J'espère pouvoir apprendre aux gens à regarder autrement

Kato Six

« J'en suis très heureuse. De nombreux jeunes Belges produisent un travail intéressant, donc avoir été invitée par M me ravit. J'y présente de nouvelles pièces, dont des tapis, mais aussi des œuvres de ces cinq ou six dernières années. Ce retour en arrière a été une expérience surprenante pour moi. J'ai pu lire dans mes notes d'il y a quelques années que j'avais déjà l'idée de créer des tapis à l'époque, alors que j'étais persuadée qu'il s'agissait d'une notion relativement récente. »

 

« L'expo s'accompagne d'une publication qui passe en revue mon travail jusqu'à présent. Nous y travaillons d'arrache-pied avec les auteurs et les concepteurs graphiques. Voir tout mon travail de ces dernières années réuni dans un livre est bien agréable. »

 

Bon nombre d'artistes ont souffert de la crise du Covid. M, en collaboration avec Cera et la Ville de Louvain, a acquis des œuvres pour les soutenir et a présenté ces pièces dans l'expo « The Constant Glitch ». Vous faisiez partie de ces artistes.

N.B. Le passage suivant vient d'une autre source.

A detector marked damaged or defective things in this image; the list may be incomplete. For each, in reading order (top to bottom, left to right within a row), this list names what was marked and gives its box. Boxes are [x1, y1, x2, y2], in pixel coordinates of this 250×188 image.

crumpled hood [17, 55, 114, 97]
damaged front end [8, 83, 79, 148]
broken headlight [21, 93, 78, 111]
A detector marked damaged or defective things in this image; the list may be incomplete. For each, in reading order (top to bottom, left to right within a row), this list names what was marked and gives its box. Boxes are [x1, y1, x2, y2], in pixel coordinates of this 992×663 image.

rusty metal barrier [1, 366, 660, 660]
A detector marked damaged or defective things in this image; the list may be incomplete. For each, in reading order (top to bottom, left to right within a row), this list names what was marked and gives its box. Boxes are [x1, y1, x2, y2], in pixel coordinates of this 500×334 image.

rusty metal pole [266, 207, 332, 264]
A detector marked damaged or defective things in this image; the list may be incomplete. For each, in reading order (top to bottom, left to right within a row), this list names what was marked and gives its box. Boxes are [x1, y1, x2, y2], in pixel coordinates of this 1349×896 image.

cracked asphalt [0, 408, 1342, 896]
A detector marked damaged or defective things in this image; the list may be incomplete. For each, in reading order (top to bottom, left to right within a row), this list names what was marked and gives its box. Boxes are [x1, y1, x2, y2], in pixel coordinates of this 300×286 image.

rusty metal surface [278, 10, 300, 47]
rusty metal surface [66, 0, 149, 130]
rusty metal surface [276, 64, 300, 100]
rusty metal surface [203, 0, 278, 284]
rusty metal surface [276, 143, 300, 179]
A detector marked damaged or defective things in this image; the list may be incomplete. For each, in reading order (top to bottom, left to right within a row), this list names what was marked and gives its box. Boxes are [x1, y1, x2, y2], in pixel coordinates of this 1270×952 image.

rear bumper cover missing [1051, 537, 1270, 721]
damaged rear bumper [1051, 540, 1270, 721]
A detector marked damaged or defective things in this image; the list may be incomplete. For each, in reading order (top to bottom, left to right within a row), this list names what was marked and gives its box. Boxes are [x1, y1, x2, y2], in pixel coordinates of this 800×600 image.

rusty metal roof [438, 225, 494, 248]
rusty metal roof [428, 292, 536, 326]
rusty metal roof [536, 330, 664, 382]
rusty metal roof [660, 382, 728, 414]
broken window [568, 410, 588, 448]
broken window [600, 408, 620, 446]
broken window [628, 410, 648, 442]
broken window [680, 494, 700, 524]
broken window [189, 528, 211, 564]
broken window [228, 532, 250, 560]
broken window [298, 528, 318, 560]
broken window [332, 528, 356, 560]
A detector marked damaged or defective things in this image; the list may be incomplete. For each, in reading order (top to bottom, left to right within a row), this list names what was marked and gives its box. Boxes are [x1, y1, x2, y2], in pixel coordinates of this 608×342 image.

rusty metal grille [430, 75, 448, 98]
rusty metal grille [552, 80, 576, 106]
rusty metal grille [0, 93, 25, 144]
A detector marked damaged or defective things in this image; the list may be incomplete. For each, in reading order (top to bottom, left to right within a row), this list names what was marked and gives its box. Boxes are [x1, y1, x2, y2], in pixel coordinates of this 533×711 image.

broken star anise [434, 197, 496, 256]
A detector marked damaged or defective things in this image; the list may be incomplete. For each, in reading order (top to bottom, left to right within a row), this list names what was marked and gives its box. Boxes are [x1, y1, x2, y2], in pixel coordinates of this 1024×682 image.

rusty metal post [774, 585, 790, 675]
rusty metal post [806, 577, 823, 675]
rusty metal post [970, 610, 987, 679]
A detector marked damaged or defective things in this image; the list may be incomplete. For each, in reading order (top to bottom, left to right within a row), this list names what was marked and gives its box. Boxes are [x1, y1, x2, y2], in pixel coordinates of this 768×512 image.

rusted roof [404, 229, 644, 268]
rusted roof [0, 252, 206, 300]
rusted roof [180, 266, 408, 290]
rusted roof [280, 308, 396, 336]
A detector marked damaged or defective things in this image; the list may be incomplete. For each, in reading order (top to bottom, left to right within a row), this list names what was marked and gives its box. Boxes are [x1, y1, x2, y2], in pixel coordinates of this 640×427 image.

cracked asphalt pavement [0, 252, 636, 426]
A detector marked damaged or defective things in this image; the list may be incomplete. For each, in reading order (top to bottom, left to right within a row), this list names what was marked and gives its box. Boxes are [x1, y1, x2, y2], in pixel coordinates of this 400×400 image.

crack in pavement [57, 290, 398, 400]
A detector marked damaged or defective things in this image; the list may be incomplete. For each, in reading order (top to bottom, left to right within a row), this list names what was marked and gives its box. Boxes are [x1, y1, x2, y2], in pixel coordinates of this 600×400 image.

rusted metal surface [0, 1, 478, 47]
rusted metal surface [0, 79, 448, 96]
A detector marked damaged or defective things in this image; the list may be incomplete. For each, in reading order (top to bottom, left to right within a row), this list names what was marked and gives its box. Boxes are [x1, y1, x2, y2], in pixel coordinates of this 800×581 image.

« À côté de ma pratique artistique, je travaille aussi en free-lance, entre autres pour l'aménagement d'expos. Mais le Covid avait rendu impossible ces activités et je voyais que des collègues artistes avaient aussi des difficultés. J'ai partagé le problème sur les réseaux sociaux et j'ai été très heureuse en apprenant que M venait à la rescousse avec “The Constant Glitch” – pas seulement pour l'assistance financière, mais aussi pour la visibilité qu'y a gagné mon travail et celui des autres. »

Le cliquetis des aiguilles à tricoter

Comment définissez-vous votre travail ?

« Il est plutôt formel – je prends souvent comme point de départ des formes et matières de notre environnement quotidien, que je replace dans un contexte différent. Je ne raconte jamais vraiment une histoire, je renvoie de manière abstraite à des objets et matières qui font partie de notre mémoire collective. Le formica, par exemple, est un matériau auquel j'ai déjà fait appel plusieurs fois. On l'utilisait beaucoup pour les plateaux de table et de bancs d'école, d'habitude en le bordant d'un liseré noir typique. Je reprends cette bordure dans mon travail. En même temps, le formica est un matériau qui revient régulièrement dans l'histoire de l'art récente. Des artistes comme Richard Artschwager l'ont beaucoup utilisé dans les années 60. »

 

« Je me sers fréquemment de matières synthétiques qui imitent des matières naturelles. Elles prétendent être ce qu'elles ne sont pas. Ainsi le formica reproduit souvent un motif de pierre ou de bois, alors que c'est une matière à 100% artificielle. Sur le site Web de Formica – qui est en fait une marque – j'ai lu le slogan “Bring nature to your home”. Les noms de leurs produits font aussi référence au monde naturel : Volcano, Aqua, Rosemary... Un tel rapport étrange, tordu, avec la nature me fascine. Apparemment nous aimons être entourés de nature, mais de préférence sous la forme d'imitations factices. Solid Surface est un autre matériau synthétique, beaucoup employé pour les plans de travail à la cuisine ; il imite la pierre. Je l'ai utilisé pour “Spinning Lines, Twisting Thoughts”, une œuvre également visible à M. »

 

« Ou prenez les rouleaux de plastique adhésif à motif marbré qu'on peut acheter chez Brico. On en tapissait l'intérieur des tiroirs, mais moi j'en recouvre des volumes sculpturaux. Je redonne ainsi une certaine valeur à ce vilain matériau, qui fait à nouveau référence au marbre. En même temps, le lien avec les vieux tiroirs reste présent. »

 

Plusieurs de vos œuvres font référence aux textiles. Pourtant, vous n'avez attendu que très récemment pour commencer à travailler avec des textiles.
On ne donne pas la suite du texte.